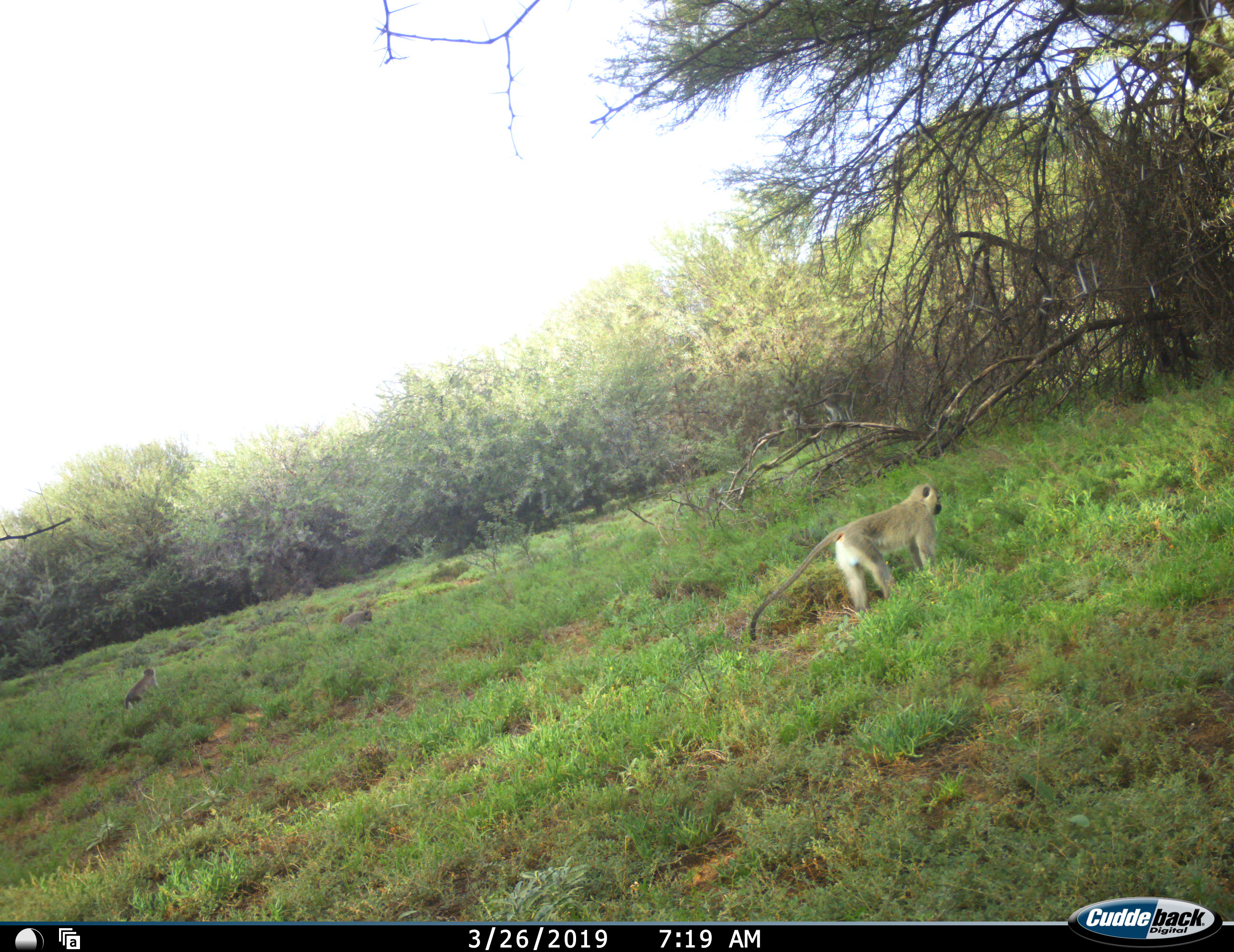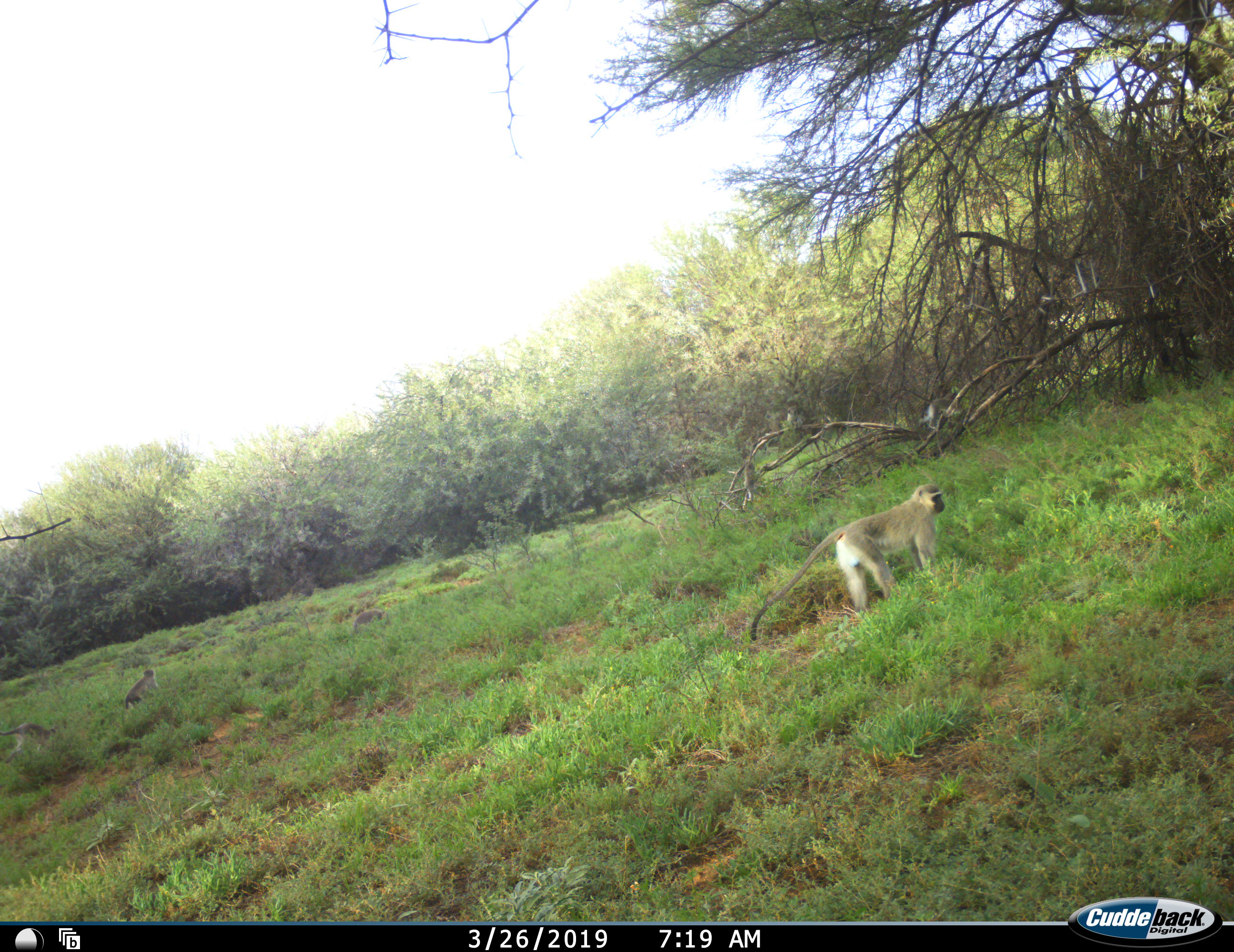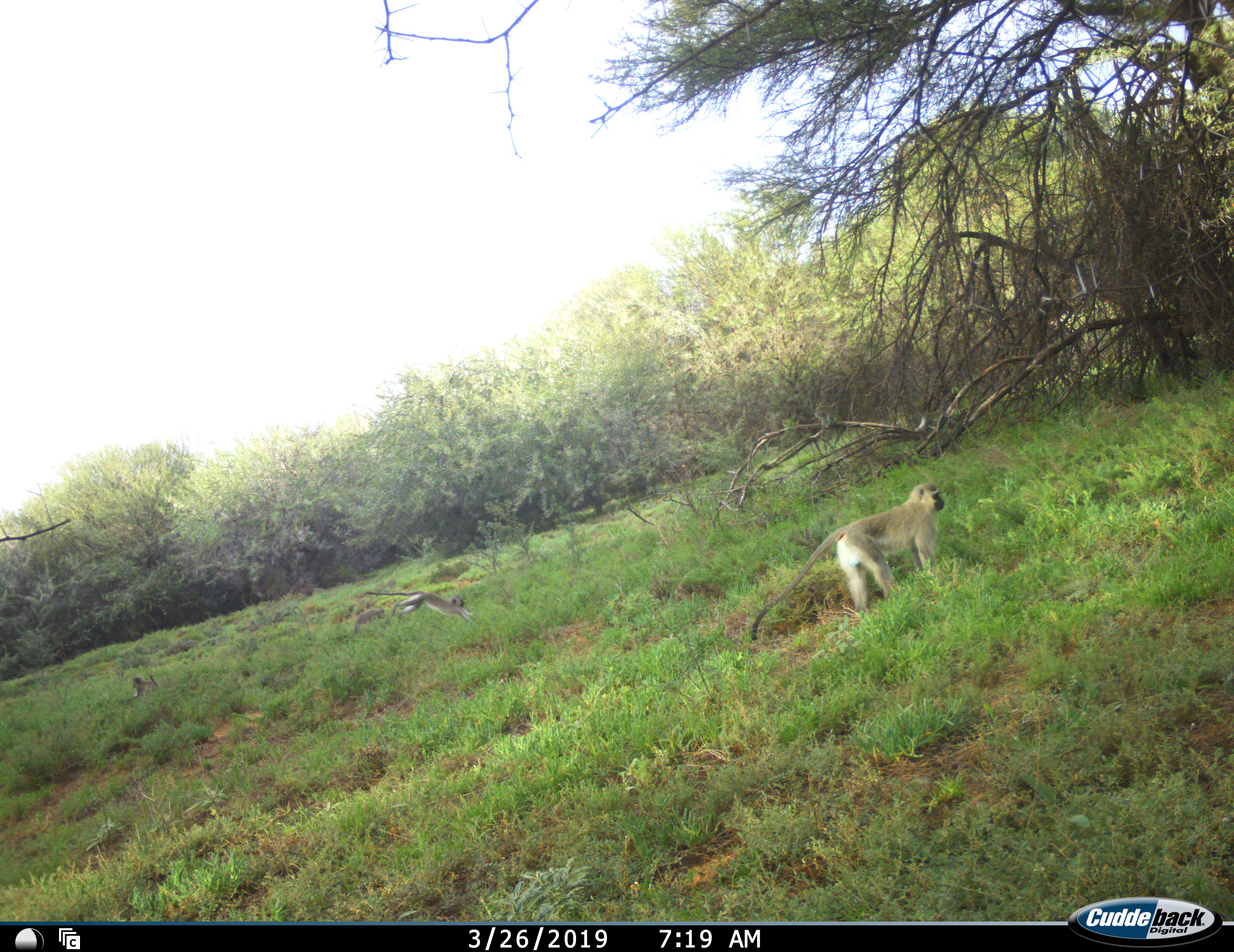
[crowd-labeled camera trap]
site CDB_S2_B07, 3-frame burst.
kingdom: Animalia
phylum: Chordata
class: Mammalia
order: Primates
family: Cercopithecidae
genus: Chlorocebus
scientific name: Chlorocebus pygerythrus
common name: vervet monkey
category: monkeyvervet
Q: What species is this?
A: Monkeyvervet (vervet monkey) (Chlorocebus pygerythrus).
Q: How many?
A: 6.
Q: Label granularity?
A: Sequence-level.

......

▶ [Task directions] From the line containing "family: Cercopithecidae" down to the last line of the records above, print every line exactly, with both ends kept.

▶ [Task output]
family: Cercopithecidae
genus: Chlorocebus
scientific name: Chlorocebus pygerythrus
common name: vervet monkey
category: monkeyvervet
Q: What species is this?
A: Monkeyvervet (vervet monkey) (Chlorocebus pygerythrus).
Q: How many?
A: 6.
Q: Label granularity?
A: Sequence-level.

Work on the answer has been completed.